### Prompt
Reproduce every one of the rows below word for word, leaving out the pictures.

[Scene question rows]
========================
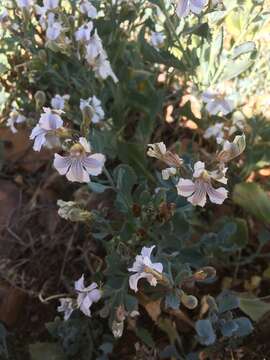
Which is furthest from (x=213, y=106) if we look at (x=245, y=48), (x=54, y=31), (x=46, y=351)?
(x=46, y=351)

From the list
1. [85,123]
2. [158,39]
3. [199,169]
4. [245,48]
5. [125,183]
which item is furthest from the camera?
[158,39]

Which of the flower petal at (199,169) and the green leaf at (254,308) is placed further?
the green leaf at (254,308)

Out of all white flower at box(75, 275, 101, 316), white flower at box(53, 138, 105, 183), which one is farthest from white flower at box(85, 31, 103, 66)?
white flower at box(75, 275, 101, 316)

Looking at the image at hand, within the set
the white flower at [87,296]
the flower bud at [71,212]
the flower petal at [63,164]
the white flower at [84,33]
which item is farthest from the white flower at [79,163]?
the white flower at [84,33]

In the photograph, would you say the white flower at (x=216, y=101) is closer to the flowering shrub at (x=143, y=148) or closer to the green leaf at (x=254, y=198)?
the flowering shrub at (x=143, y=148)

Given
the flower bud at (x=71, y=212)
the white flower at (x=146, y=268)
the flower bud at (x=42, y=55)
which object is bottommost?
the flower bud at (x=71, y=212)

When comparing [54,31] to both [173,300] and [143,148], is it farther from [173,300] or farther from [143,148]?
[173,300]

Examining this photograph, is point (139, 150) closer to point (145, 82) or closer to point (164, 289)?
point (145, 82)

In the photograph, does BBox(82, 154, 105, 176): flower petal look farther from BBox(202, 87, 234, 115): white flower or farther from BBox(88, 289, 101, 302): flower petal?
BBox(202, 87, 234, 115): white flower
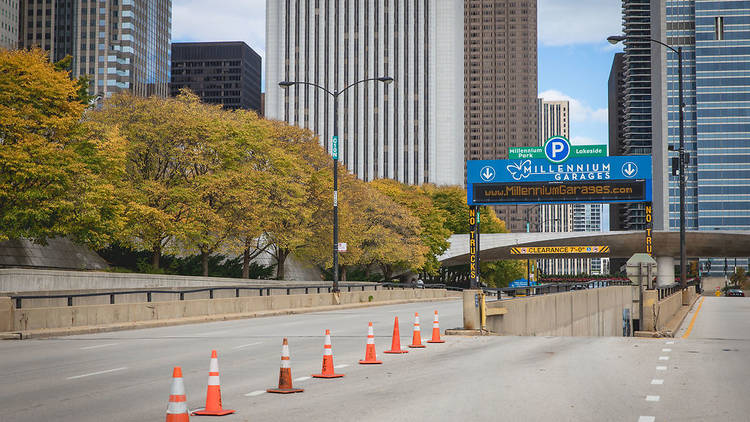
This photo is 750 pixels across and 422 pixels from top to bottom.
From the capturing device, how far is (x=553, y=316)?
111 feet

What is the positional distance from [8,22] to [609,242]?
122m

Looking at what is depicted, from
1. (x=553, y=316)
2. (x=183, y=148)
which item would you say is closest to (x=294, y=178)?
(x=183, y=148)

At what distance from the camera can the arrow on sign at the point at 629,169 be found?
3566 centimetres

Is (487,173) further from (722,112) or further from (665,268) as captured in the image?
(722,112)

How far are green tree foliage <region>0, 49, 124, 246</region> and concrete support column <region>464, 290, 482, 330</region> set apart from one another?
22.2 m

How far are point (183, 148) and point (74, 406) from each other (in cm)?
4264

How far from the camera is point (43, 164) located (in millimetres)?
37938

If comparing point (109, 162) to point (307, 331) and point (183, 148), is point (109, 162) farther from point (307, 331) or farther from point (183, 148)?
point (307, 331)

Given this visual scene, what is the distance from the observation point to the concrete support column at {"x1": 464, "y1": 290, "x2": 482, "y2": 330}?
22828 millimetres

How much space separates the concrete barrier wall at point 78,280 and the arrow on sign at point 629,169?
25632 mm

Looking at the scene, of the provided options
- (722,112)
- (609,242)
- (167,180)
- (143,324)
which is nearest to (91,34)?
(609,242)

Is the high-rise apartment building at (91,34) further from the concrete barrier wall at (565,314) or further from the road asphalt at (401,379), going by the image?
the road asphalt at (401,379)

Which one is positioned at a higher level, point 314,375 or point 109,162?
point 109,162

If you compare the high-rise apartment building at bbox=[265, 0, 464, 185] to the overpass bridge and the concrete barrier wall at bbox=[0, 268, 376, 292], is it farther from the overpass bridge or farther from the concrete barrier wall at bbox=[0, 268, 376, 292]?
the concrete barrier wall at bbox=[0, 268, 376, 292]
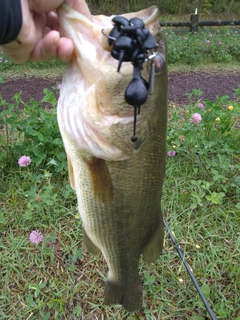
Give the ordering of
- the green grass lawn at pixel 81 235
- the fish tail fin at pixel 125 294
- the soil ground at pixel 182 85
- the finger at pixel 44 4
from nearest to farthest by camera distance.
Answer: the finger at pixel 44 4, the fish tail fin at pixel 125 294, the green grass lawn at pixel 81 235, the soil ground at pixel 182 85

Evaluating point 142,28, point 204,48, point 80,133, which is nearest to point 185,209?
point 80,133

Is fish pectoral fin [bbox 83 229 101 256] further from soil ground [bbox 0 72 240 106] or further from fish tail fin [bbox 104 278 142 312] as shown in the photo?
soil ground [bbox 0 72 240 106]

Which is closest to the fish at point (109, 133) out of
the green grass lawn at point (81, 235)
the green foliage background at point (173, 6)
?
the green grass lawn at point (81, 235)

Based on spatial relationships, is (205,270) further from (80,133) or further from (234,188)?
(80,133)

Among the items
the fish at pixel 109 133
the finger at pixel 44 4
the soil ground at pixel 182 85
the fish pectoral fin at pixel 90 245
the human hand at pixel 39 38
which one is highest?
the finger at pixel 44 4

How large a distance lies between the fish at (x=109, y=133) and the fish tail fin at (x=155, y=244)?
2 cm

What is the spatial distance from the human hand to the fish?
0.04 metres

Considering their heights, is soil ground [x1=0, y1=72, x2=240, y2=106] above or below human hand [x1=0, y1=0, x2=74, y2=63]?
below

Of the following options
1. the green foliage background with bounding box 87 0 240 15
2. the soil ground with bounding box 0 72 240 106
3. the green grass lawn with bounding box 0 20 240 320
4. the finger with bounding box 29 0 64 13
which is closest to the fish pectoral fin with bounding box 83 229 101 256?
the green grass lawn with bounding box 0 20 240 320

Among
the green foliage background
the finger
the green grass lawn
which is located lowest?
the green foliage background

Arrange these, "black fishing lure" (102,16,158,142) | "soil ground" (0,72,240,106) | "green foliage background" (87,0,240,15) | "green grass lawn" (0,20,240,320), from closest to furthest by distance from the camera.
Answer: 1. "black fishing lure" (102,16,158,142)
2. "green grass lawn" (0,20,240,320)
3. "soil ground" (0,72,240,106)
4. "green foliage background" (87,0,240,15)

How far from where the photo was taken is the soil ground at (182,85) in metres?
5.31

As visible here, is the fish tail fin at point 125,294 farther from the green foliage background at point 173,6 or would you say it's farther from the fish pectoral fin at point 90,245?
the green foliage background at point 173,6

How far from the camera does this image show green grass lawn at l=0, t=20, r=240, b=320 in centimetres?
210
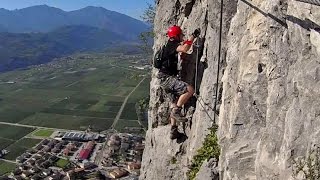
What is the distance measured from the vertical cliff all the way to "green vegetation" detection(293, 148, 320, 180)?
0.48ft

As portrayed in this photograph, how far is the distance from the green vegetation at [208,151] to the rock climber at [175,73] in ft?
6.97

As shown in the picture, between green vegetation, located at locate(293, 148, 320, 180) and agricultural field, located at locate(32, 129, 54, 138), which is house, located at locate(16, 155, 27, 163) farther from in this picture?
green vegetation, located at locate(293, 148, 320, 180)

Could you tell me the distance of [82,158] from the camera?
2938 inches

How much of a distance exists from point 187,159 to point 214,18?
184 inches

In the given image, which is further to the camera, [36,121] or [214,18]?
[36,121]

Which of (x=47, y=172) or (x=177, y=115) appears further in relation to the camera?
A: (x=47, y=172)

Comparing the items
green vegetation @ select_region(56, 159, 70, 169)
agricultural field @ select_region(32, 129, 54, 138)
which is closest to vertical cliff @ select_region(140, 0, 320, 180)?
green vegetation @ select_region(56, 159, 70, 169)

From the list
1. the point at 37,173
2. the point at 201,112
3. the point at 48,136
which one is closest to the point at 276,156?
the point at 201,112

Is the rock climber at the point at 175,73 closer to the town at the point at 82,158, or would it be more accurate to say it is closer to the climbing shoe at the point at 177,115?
========================
### Problem solution
Which is furthest from (x=213, y=106) if we look at (x=245, y=48), (x=54, y=31), (x=46, y=351)?
(x=46, y=351)

From the list
1. [85,123]
2. [158,39]
3. [199,169]
4. [245,48]
5. [125,183]
which item is furthest from the camera?
[158,39]

Which of the flower petal at (199,169) and the green leaf at (254,308) is placed further?
the green leaf at (254,308)

Out of all white flower at box(75, 275, 101, 316), white flower at box(53, 138, 105, 183), which one is farthest from white flower at box(85, 31, 103, 66)?
white flower at box(75, 275, 101, 316)

Looking at the image at hand, within the set
the white flower at [87,296]
the flower bud at [71,212]
the flower petal at [63,164]
the white flower at [84,33]
which item is farthest from the white flower at [79,163]?
the white flower at [84,33]

In the photograph, would you say the white flower at (x=216, y=101) is closer to the flowering shrub at (x=143, y=148) or closer to the green leaf at (x=254, y=198)?
the flowering shrub at (x=143, y=148)

Given
the flower bud at (x=71, y=212)
the white flower at (x=146, y=268)
the flower bud at (x=42, y=55)
which object is bottommost?
the flower bud at (x=71, y=212)

When comparing [54,31] to both [173,300] and [143,148], is it farther from [173,300] or farther from [143,148]?
[173,300]

Examining this photograph, is point (139, 150) closer to point (145, 82) or closer to point (164, 289)?
point (145, 82)

In the photograph, does BBox(82, 154, 105, 176): flower petal look farther from BBox(202, 87, 234, 115): white flower or farther from BBox(88, 289, 101, 302): flower petal?
BBox(202, 87, 234, 115): white flower
This photo is 750 pixels across and 422 pixels from top to bottom.
From the capturing device, how far is (x=553, y=316)?
111 feet

What is the positional distance from [8,22] to [609,242]?
122m

Looking at what is depicted, from
1. (x=553, y=316)
2. (x=183, y=148)
which item would you say is closest to (x=294, y=178)?
(x=183, y=148)

At what distance from the camera can the arrow on sign at the point at 629,169 be found?
3566 centimetres

Is (487,173) further from (722,112) or further from (665,268) as captured in the image?
(722,112)

How far are green tree foliage <region>0, 49, 124, 246</region> and concrete support column <region>464, 290, 482, 330</region> set apart from one another?
22.2 m

How far are point (183, 148) and point (74, 406) from each other (in cm)?
4264

How far from the camera is point (43, 164) located (in millimetres)?
37938

If comparing point (109, 162) to point (307, 331) and point (183, 148), is point (109, 162) farther from point (307, 331) or farther from point (183, 148)?
point (307, 331)

Given this visual scene, what is the distance from the observation point to the concrete support column at {"x1": 464, "y1": 290, "x2": 482, "y2": 330}?
22828 millimetres

How much space separates the concrete barrier wall at point 78,280 and the arrow on sign at point 629,169?
25632 mm

Looking at the scene, of the provided options
- (722,112)
- (609,242)
- (167,180)
- (143,324)
which is nearest to (91,34)?
(609,242)

Is the high-rise apartment building at (91,34) further from the concrete barrier wall at (565,314) or further from the road asphalt at (401,379), going by the image?
the road asphalt at (401,379)

Which one is positioned at a higher level, point 314,375 or point 109,162?
point 109,162

If you compare the high-rise apartment building at bbox=[265, 0, 464, 185] to the overpass bridge and the concrete barrier wall at bbox=[0, 268, 376, 292], is it farther from the overpass bridge or farther from the concrete barrier wall at bbox=[0, 268, 376, 292]?
the concrete barrier wall at bbox=[0, 268, 376, 292]
Give the ordering of
- the green grass lawn at pixel 81 235
- the fish tail fin at pixel 125 294
- the soil ground at pixel 182 85
- the finger at pixel 44 4
from nearest to farthest by camera distance.
Answer: the finger at pixel 44 4, the fish tail fin at pixel 125 294, the green grass lawn at pixel 81 235, the soil ground at pixel 182 85

Evaluating point 142,28, point 204,48, point 80,133, which is nearest to point 185,209?
point 80,133

Is fish pectoral fin [bbox 83 229 101 256] further from soil ground [bbox 0 72 240 106] or further from fish tail fin [bbox 104 278 142 312] as shown in the photo?
soil ground [bbox 0 72 240 106]

Which is closest to the fish at point (109, 133) out of
the green grass lawn at point (81, 235)
the green foliage background at point (173, 6)
?
the green grass lawn at point (81, 235)

Based on spatial relationships, is (205,270) further from (80,133) or further from (234,188)?
(80,133)

Among the items
the fish at pixel 109 133
the finger at pixel 44 4
the soil ground at pixel 182 85
the fish pectoral fin at pixel 90 245
the human hand at pixel 39 38
which one is highest?
the finger at pixel 44 4

How large a distance lies between the fish at (x=109, y=133) and the fish tail fin at (x=155, y=244)?
2 cm

What is the spatial distance from the human hand to the fish?
0.04 metres

Considering their heights, is soil ground [x1=0, y1=72, x2=240, y2=106] above or below human hand [x1=0, y1=0, x2=74, y2=63]?
below

Of the following options
1. the green foliage background with bounding box 87 0 240 15
2. the soil ground with bounding box 0 72 240 106
3. the green grass lawn with bounding box 0 20 240 320
4. the finger with bounding box 29 0 64 13
which is closest to the fish pectoral fin with bounding box 83 229 101 256?
the green grass lawn with bounding box 0 20 240 320

Among
the green foliage background
the finger
the green grass lawn
which is located lowest?
the green foliage background

Arrange these, "black fishing lure" (102,16,158,142) | "soil ground" (0,72,240,106) | "green foliage background" (87,0,240,15) | "green grass lawn" (0,20,240,320), from closest to furthest by distance from the camera.
Answer: 1. "black fishing lure" (102,16,158,142)
2. "green grass lawn" (0,20,240,320)
3. "soil ground" (0,72,240,106)
4. "green foliage background" (87,0,240,15)

How far from where the photo was taken is the soil ground at (182,85) in metres?
5.31

As visible here, is the fish tail fin at point 125,294 farther from the green foliage background at point 173,6 or would you say it's farther from the fish pectoral fin at point 90,245?
the green foliage background at point 173,6

How far from the camera does this image show green grass lawn at l=0, t=20, r=240, b=320 in centimetres?
210
What is the distance measured from the vertical cliff all the way to "green vegetation" detection(293, 148, 320, 180)?
0.48ft

As portrayed in this photograph, how far is the distance from the green vegetation at [208,151] to the rock climber at [175,73] in ft?
6.97

As shown in the picture, between green vegetation, located at locate(293, 148, 320, 180) and agricultural field, located at locate(32, 129, 54, 138), which is house, located at locate(16, 155, 27, 163) farther from in this picture?
green vegetation, located at locate(293, 148, 320, 180)

Could you tell me the distance of [82,158] from the camera?
2938 inches

How much of a distance exists from point 187,159 to point 214,18?
184 inches

In the given image, which is further to the camera, [36,121] or [214,18]?
[36,121]

Which of (x=47, y=172) or (x=177, y=115) appears further in relation to the camera?
A: (x=47, y=172)

Comparing the items
green vegetation @ select_region(56, 159, 70, 169)
agricultural field @ select_region(32, 129, 54, 138)
which is closest to vertical cliff @ select_region(140, 0, 320, 180)?
green vegetation @ select_region(56, 159, 70, 169)

From the list
1. the point at 37,173
2. the point at 201,112
3. the point at 48,136
which one is closest to the point at 276,156?
the point at 201,112

Is the rock climber at the point at 175,73 closer to the town at the point at 82,158, or would it be more accurate to say it is closer to the climbing shoe at the point at 177,115?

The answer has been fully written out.